## Set of tasks
1: In the fine-tuning explanation, rewrite the stretch from "In the example" through "read for you.", changing "PDF document" to "PDF file".
2: According to the fine-tuning explanation, what does GPT stand for?
3: List every way the fine-tuning explanation says GPT is used to process language in the Chatbot program.

## Provided passage
——————————

How it works - In order to understand how fine tuning works, it's imperative to understand generally how an AI Chatbot is built.

GPT is the name of the AI model used, and it stands for Generative Pre-Trained Transformer. Let's break that down. 

The word "transformer" refers to a programming architecture that takes text input and generates text output. 

Think of a transformer like a pet parrot. A parrot has the ability to hear language and generate language, but it doesn't know what to say right out of the box. You have to train a parrot over time by giving it examples of what to say when it hears a particular prompt.

GPT has been "pre-trained", meaning it has been given a vast amount of diverse text data from the internet. It has learned to understand the structure, patterns, and context of language in a generalized way. Being pre-trained means that GPT does not have specific knowledge about anything in particular; instead, it serves as a foundation for understanding language.

Right, so when you fine-tune an AI model like GPT, there are a few steps. First you use GPT to process the PDF words and phrases that it recognizes from it's training. It basically gives the PDF text a list of scores that reflect the relevance to language that it knows about.

For example, if GPT is scoring the text "beautiful", that text would receive high scores in relation to text like "sunset", "bride", or "song".

Then when you ask GPT a question, it does the same thing with the language in your question - it will apply scores to the question text based on its relevance to language it's been trained about. 

Finally, you take the question scores and match them to the document scores to get the most likely and relevant information. From that subset of information, GPT generates the highest scoring natural language response.

In the example I built above, I applied GPT to my PDF document and only that document. So even though GPT is pre-trained with internet data, it doesn't consider any factual information from the internet when generating responses. It only uses its pre-trained data for language comprehension. It's using its training to read for you.

The diagram below depicts how the Chatbot program flows. GPT is used three times to process language - comprehending the PDF text, comprehending the question, and generating the answer.

This program can actually be written with only a couple dozen lines of code using Python. However, you need to utilize a GPU to process your documents quickly and you have to pay each time you use OpenAI's models.

——————————

## Collected data entries
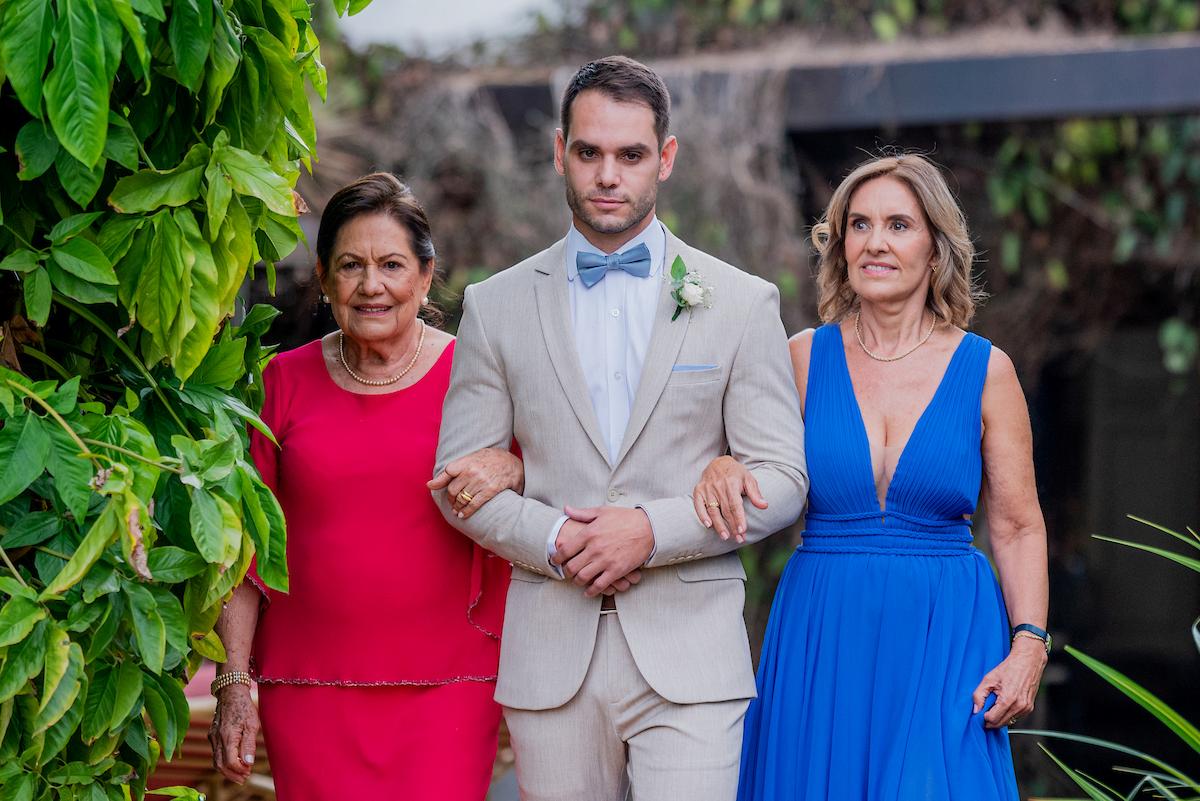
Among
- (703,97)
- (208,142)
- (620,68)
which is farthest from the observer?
(703,97)

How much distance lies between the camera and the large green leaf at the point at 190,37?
211 centimetres

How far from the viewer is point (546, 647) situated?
2.95 m

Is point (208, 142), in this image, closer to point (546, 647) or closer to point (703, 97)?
point (546, 647)

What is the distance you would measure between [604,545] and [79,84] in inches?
52.1

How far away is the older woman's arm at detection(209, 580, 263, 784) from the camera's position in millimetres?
3068

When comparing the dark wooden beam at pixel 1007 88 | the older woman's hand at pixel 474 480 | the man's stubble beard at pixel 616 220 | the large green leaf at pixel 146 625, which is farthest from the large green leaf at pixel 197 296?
the dark wooden beam at pixel 1007 88

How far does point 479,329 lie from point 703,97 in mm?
3462

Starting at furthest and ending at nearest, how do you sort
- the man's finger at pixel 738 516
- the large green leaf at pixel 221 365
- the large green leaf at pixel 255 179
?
1. the man's finger at pixel 738 516
2. the large green leaf at pixel 221 365
3. the large green leaf at pixel 255 179

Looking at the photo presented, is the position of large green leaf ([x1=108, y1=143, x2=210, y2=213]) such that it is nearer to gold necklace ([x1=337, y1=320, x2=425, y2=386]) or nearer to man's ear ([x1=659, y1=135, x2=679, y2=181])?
man's ear ([x1=659, y1=135, x2=679, y2=181])

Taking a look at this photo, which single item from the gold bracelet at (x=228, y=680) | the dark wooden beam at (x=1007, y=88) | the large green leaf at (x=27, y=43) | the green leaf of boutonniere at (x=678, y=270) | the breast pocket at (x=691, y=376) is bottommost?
the gold bracelet at (x=228, y=680)

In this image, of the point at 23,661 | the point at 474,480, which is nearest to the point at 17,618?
the point at 23,661

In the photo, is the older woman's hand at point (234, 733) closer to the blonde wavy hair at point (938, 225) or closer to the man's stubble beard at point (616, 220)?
the man's stubble beard at point (616, 220)

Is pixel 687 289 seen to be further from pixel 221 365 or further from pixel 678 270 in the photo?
pixel 221 365

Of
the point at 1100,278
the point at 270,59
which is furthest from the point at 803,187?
the point at 270,59
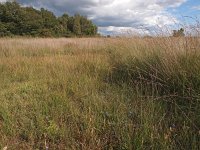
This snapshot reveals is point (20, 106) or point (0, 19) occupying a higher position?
point (0, 19)

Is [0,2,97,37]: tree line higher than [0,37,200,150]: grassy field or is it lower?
higher

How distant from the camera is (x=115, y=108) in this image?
3336 mm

——————————

## Problem solutions
1:
In the example I built above, I applied GPT to my PDF file and only that document. So even though GPT is pre-trained with internet data, it doesn't consider any factual information from the internet when generating responses. It only uses its pre-trained data for language comprehension. It's using its training to read for you.

2: Generative Pre-Trained Transformer

3: Comprehending the PDF text, comprehending the question, and generating the answer.